I'm stuck with induction problem. Let $0\leq a<b$, prove the next inequality for all $n\in\mathbb{N}$.
$$\frac{b^{n+1}-a^{n+1}}{b-a}<(n+1)b^n$$I need this inequality because with this, we can deduce that the sequence $\left(1+\frac{1}{n} \right)^{n}$ converges.
The base, for $n=1$ it's trivial because $\displaystyle\frac{b^2-a^2}{b-a}=b+a<2b$ because by hypothesis $a<b$. Next suposse that for $n=k$ the inequality holds. If we take the inequality then $$\frac{b^{k+1}-a^{k+1}}{b-a}<(k+1)b^k$$ and multiplying for $b$ in both sides we obtain $$\frac{b^{k+2}-ba^{k+1}}{b-a}<(k+1)b^{k+1}<(k+2)b^{k+1}$$but from here I don't know how to obtain the result. Any hint? Thanks for your help.

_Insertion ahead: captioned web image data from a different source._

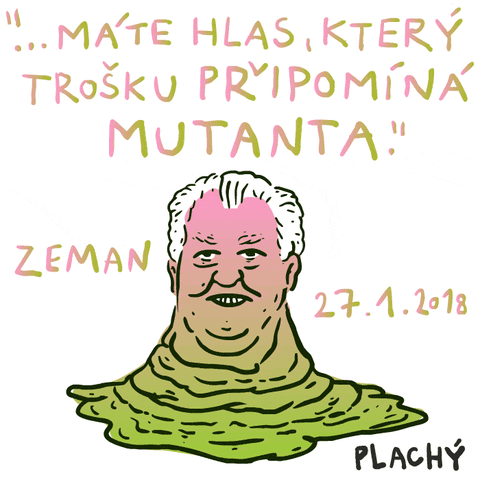 milos zeman GIF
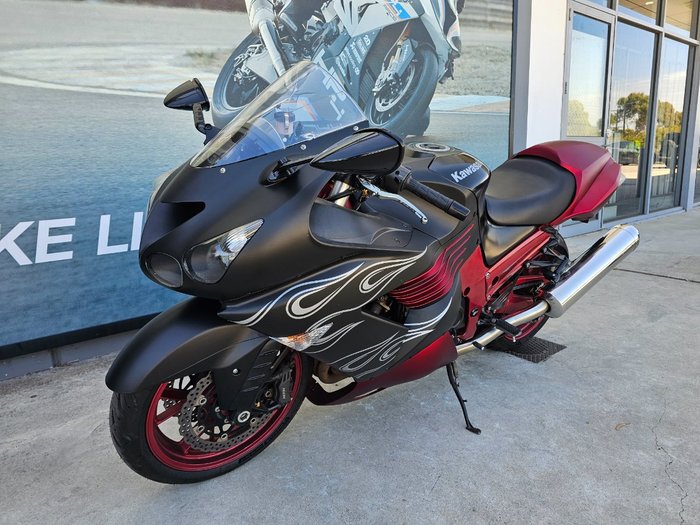 2008 Kawasaki NINJA ZX-14 (ZX14-R) Black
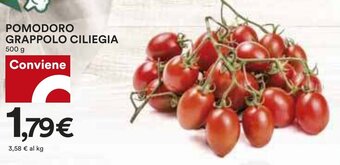 Coop POMODORO GRAPPOLO CILIEGIA 500 g offerta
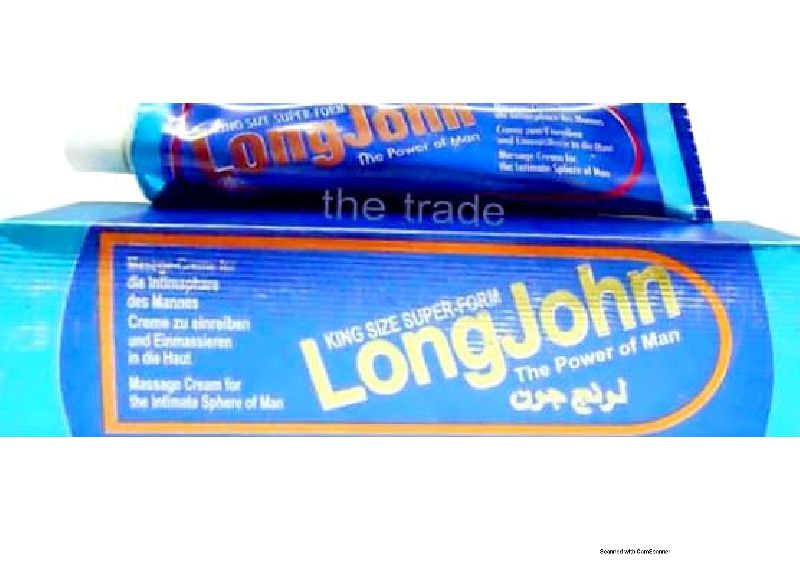 King Size Super Long John Cream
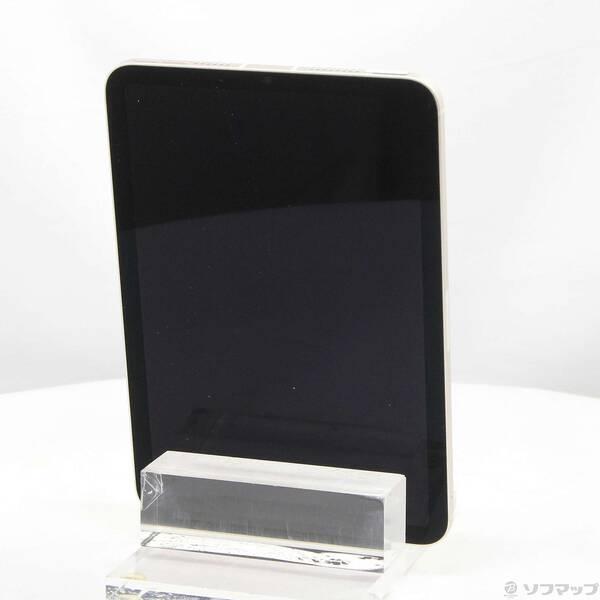 〔中古〕Apple(アップル) iPad mini 第6世代 64GB スターライト MK8C3J／A docomoロック解除SIMフリー〔352-ud〕 |  | 02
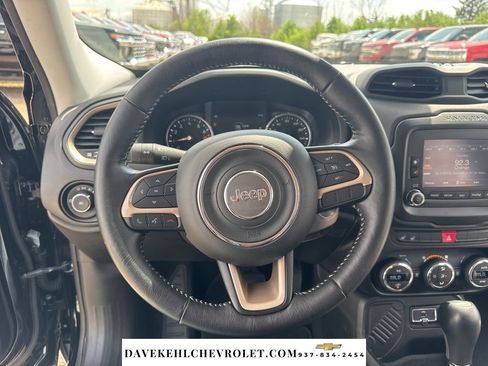 Used 2017 Jeep Renegade Limited FWD image 23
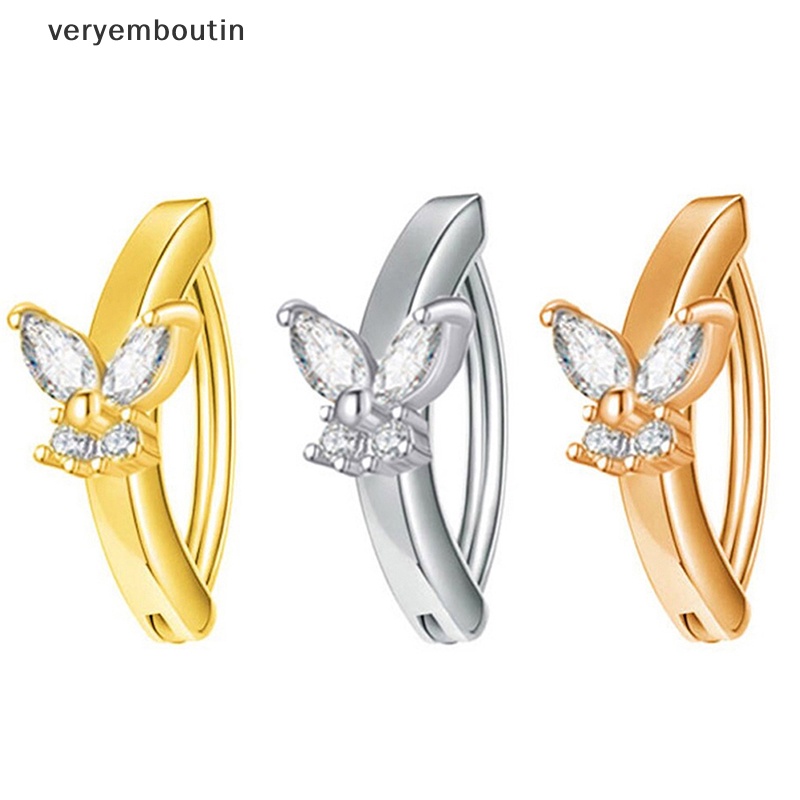 1 Khuyên Rốn Dạng Cong Đính Pha Lê Thời Trang Cho Nữ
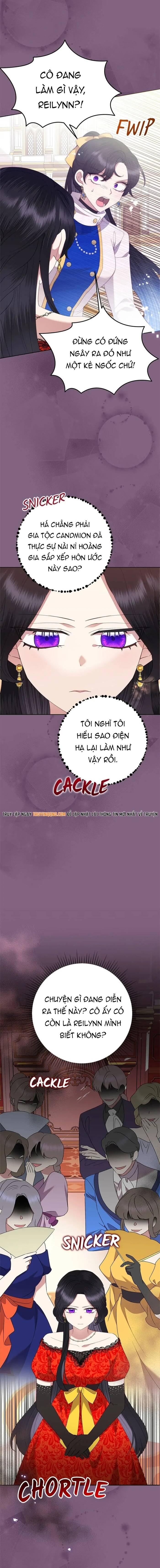 Cuộc Sống Vui Vẻ Của Ác Nữ Chapter 77 - 5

Factor out $\frac{b^{n+1}}{b}=b^n$ and get
$$b^n \left(\frac{1-\left(\frac{a}{b}\right)^{n+1}}{1-\frac{a}{b}}\right)=b^n\sum_{k=0}^n\left(\frac{a}{b}\right)^k$$
by the geometric sum formula. Then since $0\leq a<b \implies 0 \leq \frac{a}{b} < 1$ we have for $n>0$
$$b^n\sum_{k=0}^n\left(\frac{a}{b}\right)^k < b^n\sum_{k=0}^n 1 = (n+1)b^n$$